SHADOW IT IS NOT a new phenomenon among college and university researchers, but the practice of using software and services not officially supported by a school’s IT department is moving to the cloud. The instant access to elastic and virtually unlimited compute and storage resources — promoted by cloud providers such as Amazon, Google and Microsoft — is luring academic researchers and reigniting a long smoldering argument about how best to deal with these pockets of unsanctioned tech.
“It’s true that shadow IT is not new, but it has morphed,” said Erik Deumens, research computing director at the University of Florida, a large public research university in Gainesville. “We’ve always had the cluster in the closet, so to speak, and we still have some of those, but the cloud has really changed things. Today, anything you want to do, you can do in the cloud, and it offers a kind of instant gratification and nimbleness that is very good for research.”
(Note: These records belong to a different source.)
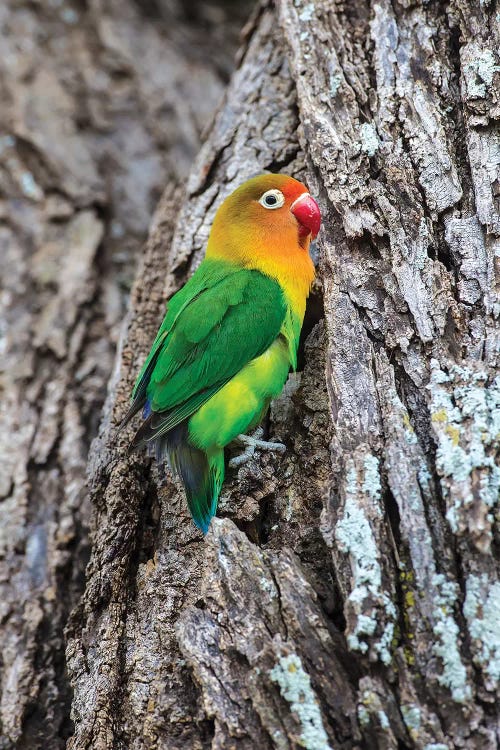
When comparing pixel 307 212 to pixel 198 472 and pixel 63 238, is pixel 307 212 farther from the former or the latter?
pixel 63 238

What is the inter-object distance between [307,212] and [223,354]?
2.19 ft

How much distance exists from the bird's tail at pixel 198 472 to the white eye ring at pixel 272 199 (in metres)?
1.05

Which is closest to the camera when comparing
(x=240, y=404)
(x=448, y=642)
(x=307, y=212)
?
(x=448, y=642)

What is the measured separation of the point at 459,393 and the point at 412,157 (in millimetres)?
1049

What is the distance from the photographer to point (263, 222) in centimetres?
305

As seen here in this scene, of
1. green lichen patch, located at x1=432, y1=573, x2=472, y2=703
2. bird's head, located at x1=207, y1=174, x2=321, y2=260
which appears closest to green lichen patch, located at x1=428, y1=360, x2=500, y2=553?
green lichen patch, located at x1=432, y1=573, x2=472, y2=703

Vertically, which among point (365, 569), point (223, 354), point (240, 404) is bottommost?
point (365, 569)

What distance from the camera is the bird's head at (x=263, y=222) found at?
2.94 metres

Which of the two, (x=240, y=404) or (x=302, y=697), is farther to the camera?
(x=240, y=404)

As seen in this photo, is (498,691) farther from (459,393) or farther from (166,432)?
(166,432)

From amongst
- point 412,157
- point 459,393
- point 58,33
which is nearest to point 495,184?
point 412,157

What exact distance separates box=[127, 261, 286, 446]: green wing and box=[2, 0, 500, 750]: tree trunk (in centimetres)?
22

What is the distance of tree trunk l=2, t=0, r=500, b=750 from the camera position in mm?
1817

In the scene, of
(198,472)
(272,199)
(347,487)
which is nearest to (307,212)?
(272,199)
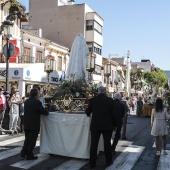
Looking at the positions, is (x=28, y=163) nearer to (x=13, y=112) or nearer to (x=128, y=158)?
(x=128, y=158)

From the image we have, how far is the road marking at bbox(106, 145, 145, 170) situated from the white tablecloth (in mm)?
740

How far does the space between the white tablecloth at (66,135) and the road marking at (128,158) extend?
740mm

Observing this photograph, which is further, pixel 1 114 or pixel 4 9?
pixel 4 9

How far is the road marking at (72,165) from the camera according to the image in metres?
6.61

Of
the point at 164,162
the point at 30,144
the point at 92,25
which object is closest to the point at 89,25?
the point at 92,25

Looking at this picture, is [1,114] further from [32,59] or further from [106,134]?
[32,59]

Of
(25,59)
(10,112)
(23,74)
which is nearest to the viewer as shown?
(10,112)

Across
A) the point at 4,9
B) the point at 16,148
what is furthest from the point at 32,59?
the point at 16,148

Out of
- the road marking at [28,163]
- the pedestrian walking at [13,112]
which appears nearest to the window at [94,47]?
the pedestrian walking at [13,112]

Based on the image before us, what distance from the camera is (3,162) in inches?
275

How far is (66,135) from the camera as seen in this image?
24.3 ft

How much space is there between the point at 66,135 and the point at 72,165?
82cm

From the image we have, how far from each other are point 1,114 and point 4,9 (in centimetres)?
1571

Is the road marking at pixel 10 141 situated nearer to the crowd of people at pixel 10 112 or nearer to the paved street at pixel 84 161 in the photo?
the paved street at pixel 84 161
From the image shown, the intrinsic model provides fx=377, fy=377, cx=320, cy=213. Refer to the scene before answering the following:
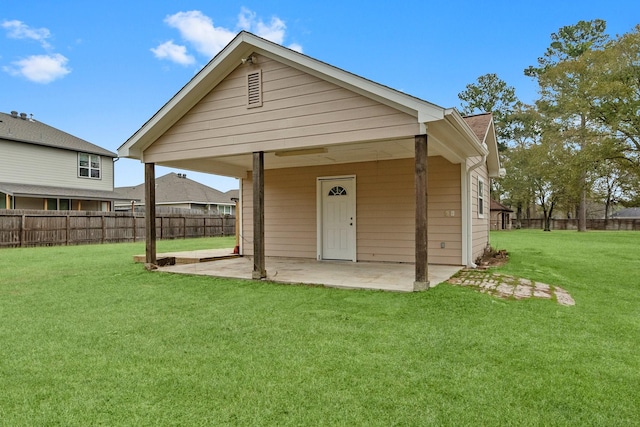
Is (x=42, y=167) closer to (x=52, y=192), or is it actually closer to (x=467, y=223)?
(x=52, y=192)

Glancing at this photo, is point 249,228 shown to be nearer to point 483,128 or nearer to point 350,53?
point 483,128

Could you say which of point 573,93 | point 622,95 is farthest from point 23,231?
point 573,93

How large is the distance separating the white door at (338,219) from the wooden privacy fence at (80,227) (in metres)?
11.7

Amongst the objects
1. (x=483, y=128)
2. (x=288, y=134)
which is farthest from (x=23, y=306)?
A: (x=483, y=128)

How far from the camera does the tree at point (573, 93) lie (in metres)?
18.8

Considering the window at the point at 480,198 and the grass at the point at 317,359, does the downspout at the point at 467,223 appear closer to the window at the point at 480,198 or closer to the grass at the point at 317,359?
the window at the point at 480,198

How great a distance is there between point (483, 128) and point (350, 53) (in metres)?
9.92

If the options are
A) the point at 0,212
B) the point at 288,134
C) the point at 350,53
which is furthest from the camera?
the point at 350,53

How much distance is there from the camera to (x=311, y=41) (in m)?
16.3

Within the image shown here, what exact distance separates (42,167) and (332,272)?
1765 centimetres

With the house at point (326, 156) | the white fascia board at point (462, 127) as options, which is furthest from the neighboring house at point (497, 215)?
the white fascia board at point (462, 127)

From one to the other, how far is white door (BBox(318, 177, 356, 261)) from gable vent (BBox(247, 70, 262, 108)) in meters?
3.26

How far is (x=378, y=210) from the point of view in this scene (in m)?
8.66

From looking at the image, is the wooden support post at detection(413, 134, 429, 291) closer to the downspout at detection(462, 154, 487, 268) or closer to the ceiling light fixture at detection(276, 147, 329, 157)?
the ceiling light fixture at detection(276, 147, 329, 157)
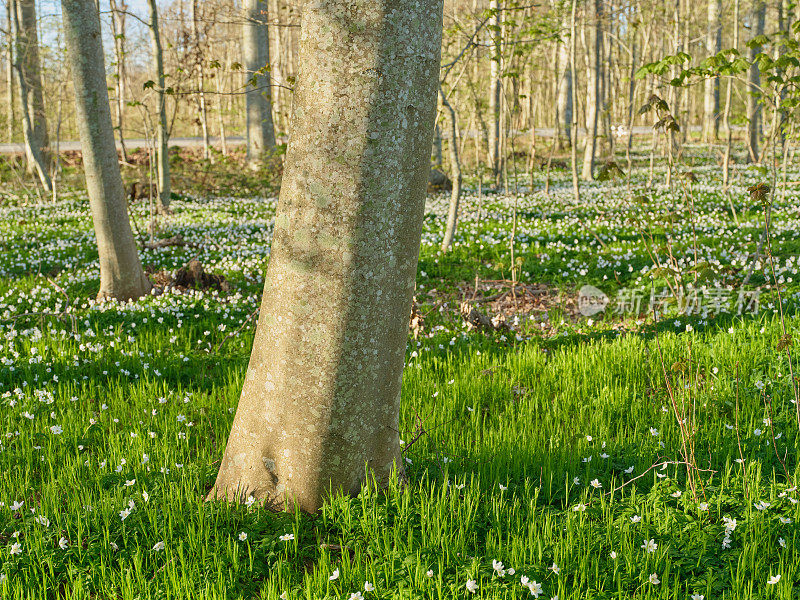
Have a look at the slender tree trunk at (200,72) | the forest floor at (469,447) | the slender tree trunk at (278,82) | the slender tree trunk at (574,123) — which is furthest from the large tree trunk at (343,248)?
the slender tree trunk at (278,82)

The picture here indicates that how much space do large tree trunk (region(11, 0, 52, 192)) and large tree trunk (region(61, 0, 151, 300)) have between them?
11621mm

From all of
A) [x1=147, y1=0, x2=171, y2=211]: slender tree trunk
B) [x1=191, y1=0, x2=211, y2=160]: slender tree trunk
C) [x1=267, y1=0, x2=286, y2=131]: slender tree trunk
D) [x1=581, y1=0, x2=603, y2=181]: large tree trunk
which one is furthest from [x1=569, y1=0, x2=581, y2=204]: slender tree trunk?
[x1=147, y1=0, x2=171, y2=211]: slender tree trunk

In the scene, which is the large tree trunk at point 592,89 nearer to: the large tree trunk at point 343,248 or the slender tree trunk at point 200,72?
the slender tree trunk at point 200,72

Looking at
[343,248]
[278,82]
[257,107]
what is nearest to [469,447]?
[343,248]

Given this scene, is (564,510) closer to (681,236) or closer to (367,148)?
(367,148)

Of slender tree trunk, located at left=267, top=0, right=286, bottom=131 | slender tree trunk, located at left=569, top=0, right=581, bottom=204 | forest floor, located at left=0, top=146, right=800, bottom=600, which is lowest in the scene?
forest floor, located at left=0, top=146, right=800, bottom=600

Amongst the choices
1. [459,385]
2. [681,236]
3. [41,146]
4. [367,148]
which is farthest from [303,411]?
[41,146]

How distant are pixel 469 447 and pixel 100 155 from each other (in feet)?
18.9

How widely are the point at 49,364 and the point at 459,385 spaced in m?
3.69

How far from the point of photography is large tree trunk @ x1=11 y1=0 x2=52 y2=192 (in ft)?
58.2

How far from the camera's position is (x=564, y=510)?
127 inches

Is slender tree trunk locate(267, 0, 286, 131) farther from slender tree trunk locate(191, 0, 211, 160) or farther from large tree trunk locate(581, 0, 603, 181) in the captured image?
large tree trunk locate(581, 0, 603, 181)

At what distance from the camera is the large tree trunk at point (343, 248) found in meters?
2.79

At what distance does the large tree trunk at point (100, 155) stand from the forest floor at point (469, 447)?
19.3 inches
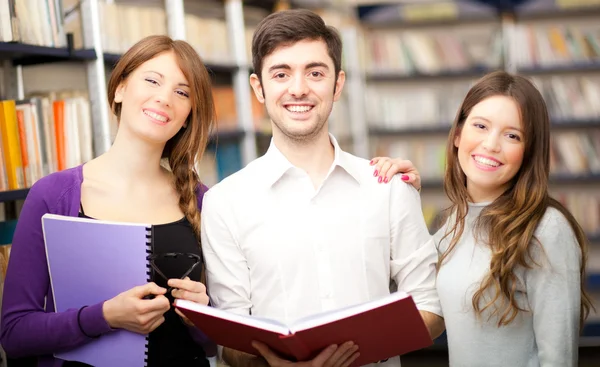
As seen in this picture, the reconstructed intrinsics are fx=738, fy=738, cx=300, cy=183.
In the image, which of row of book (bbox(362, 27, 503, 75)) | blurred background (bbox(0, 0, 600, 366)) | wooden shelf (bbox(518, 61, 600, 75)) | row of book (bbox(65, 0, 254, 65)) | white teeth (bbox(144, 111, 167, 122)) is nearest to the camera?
white teeth (bbox(144, 111, 167, 122))

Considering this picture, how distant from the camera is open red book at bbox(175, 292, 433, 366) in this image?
1508 mm

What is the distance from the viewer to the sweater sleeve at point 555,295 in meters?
1.77

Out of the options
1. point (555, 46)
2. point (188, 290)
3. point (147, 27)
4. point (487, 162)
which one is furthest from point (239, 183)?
point (555, 46)

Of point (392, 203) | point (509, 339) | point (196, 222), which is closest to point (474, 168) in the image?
point (392, 203)

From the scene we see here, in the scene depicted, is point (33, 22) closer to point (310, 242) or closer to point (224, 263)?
point (224, 263)

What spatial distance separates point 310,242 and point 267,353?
337 millimetres

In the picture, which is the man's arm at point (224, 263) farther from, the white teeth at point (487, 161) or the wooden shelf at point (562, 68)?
the wooden shelf at point (562, 68)

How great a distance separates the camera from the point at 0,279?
229cm

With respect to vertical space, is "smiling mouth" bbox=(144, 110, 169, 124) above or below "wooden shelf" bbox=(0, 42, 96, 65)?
below

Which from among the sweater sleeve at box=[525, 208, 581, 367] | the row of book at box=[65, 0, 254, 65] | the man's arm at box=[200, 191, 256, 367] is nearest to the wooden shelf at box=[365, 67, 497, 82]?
the row of book at box=[65, 0, 254, 65]

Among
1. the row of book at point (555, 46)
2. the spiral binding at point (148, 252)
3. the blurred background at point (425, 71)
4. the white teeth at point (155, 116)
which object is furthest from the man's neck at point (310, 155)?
the row of book at point (555, 46)

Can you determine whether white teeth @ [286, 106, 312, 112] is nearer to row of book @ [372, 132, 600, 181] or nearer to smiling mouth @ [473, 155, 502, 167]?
smiling mouth @ [473, 155, 502, 167]

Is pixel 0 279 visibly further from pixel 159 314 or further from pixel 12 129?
pixel 159 314

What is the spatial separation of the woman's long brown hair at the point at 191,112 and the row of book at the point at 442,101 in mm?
3635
Another change: The cloud providers are marketing their offerings directly to academic researchers. Amazon’s AWS Research Cloud Program promises to help them to “focus on science, not servers.” Microsoft’s Azure 4 Research program claims that its cloud platform “can help with almost any research computing task.” Google sees itself as a supporter and participant in the academic research community, and promotes programs that provide funding for academic research enabled by the Google Cloud Platform.
These are effective pitches, and they’re getting researchers’ attention for obvious reasons: fast deployments and no university bureaucracy, said Patrick Mungovan, VP of Oracle’s Higher Education, Research and Academic Medical Center Technology Sales group.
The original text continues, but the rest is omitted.